[INPUT RECORDS]
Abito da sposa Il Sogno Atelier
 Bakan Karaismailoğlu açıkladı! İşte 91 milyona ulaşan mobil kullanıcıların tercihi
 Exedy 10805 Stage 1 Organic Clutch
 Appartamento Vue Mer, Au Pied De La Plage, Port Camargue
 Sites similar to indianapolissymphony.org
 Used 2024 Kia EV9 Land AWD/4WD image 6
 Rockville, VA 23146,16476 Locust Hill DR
[/INPUT RECORDS]
Reproduce every line of the data above without any changes.

:: EXERCISE SOLUTION ::
Abito da sposa Il Sogno Atelier
 Bakan Karaismailoğlu açıkladı! İşte 91 milyona ulaşan mobil kullanıcıların tercihi
 Exedy 10805 Stage 1 Organic Clutch
 Appartamento Vue Mer, Au Pied De La Plage, Port Camargue
 Sites similar to indianapolissymphony.org
 Used 2024 Kia EV9 Land AWD/4WD image 6
 Rockville, VA 23146,16476 Locust Hill DR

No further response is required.